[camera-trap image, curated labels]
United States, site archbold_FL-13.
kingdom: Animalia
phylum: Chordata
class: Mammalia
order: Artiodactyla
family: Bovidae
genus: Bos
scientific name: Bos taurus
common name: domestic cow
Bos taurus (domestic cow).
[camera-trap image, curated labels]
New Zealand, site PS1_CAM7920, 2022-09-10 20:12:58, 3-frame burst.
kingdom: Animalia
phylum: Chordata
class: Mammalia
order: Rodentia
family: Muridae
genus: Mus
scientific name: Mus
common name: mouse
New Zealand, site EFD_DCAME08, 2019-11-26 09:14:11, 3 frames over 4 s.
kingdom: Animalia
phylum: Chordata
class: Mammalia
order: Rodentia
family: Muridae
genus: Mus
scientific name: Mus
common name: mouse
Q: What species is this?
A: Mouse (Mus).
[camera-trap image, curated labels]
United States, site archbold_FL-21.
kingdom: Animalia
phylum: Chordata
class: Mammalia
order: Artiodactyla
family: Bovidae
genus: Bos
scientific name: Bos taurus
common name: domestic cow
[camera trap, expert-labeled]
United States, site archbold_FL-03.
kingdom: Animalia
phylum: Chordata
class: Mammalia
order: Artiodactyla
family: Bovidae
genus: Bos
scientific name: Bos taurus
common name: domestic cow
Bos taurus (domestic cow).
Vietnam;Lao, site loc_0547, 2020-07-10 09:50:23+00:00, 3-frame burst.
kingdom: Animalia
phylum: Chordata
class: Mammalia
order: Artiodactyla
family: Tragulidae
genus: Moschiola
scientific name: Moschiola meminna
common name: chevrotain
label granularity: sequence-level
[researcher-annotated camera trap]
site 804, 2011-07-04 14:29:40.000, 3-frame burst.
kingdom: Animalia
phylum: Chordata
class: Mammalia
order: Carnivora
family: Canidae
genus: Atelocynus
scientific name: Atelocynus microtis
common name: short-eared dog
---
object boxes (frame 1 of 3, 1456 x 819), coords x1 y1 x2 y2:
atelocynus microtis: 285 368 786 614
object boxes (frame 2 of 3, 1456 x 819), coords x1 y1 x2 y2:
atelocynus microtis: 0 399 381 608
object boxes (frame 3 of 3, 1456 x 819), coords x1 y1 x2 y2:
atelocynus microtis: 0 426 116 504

☆ ☆ ☆ ☆ ☆ ☆ ☆

[PROBLEM TO WORK ON]:
Without leaving anything out, output all of the data above exactly.

[RESPONSE TO THE EXERCISE]:
[camera-trap image, curated labels]
United States, site archbold_FL-13.
kingdom: Animalia
phylum: Chordata
class: Mammalia
order: Artiodactyla
family: Bovidae
genus: Bos
scientific name: Bos taurus
common name: domestic cow
Bos taurus (domestic cow).
[camera-trap image, curated labels]
New Zealand, site PS1_CAM7920, 2022-09-10 20:12:58, 3-frame burst.
kingdom: Animalia
phylum: Chordata
class: Mammalia
order: Rodentia
family: Muridae
genus: Mus
scientific name: Mus
common name: mouse
New Zealand, site EFD_DCAME08, 2019-11-26 09:14:11, 3 frames over 4 s.
kingdom: Animalia
phylum: Chordata
class: Mammalia
order: Rodentia
family: Muridae
genus: Mus
scientific name: Mus
common name: mouse
Q: What species is this?
A: Mouse (Mus).
[camera-trap image, curated labels]
United States, site archbold_FL-21.
kingdom: Animalia
phylum: Chordata
class: Mammalia
order: Artiodactyla
family: Bovidae
genus: Bos
scientific name: Bos taurus
common name: domestic cow
[camera trap, expert-labeled]
United States, site archbold_FL-03.
kingdom: Animalia
phylum: Chordata
class: Mammalia
order: Artiodactyla
family: Bovidae
genus: Bos
scientific name: Bos taurus
common name: domestic cow
Bos taurus (domestic cow).
Vietnam;Lao, site loc_0547, 2020-07-10 09:50:23+00:00, 3-frame burst.
kingdom: Animalia
phylum: Chordata
class: Mammalia
order: Artiodactyla
family: Tragulidae
genus: Moschiola
scientific name: Moschiola meminna
common name: chevrotain
label granularity: sequence-level
[researcher-annotated camera trap]
site 804, 2011-07-04 14:29:40.000, 3-frame burst.
kingdom: Animalia
phylum: Chordata
class: Mammalia
order: Carnivora
family: Canidae
genus: Atelocynus
scientific name: Atelocynus microtis
common name: short-eared dog
---
object boxes (frame 1 of 3, 1456 x 819), coords x1 y1 x2 y2:
atelocynus microtis: 285 368 786 614
object boxes (frame 2 of 3, 1456 x 819), coords x1 y1 x2 y2:
atelocynus microtis: 0 399 381 608
object boxes (frame 3 of 3, 1456 x 819), coords x1 y1 x2 y2:
atelocynus microtis: 0 426 116 504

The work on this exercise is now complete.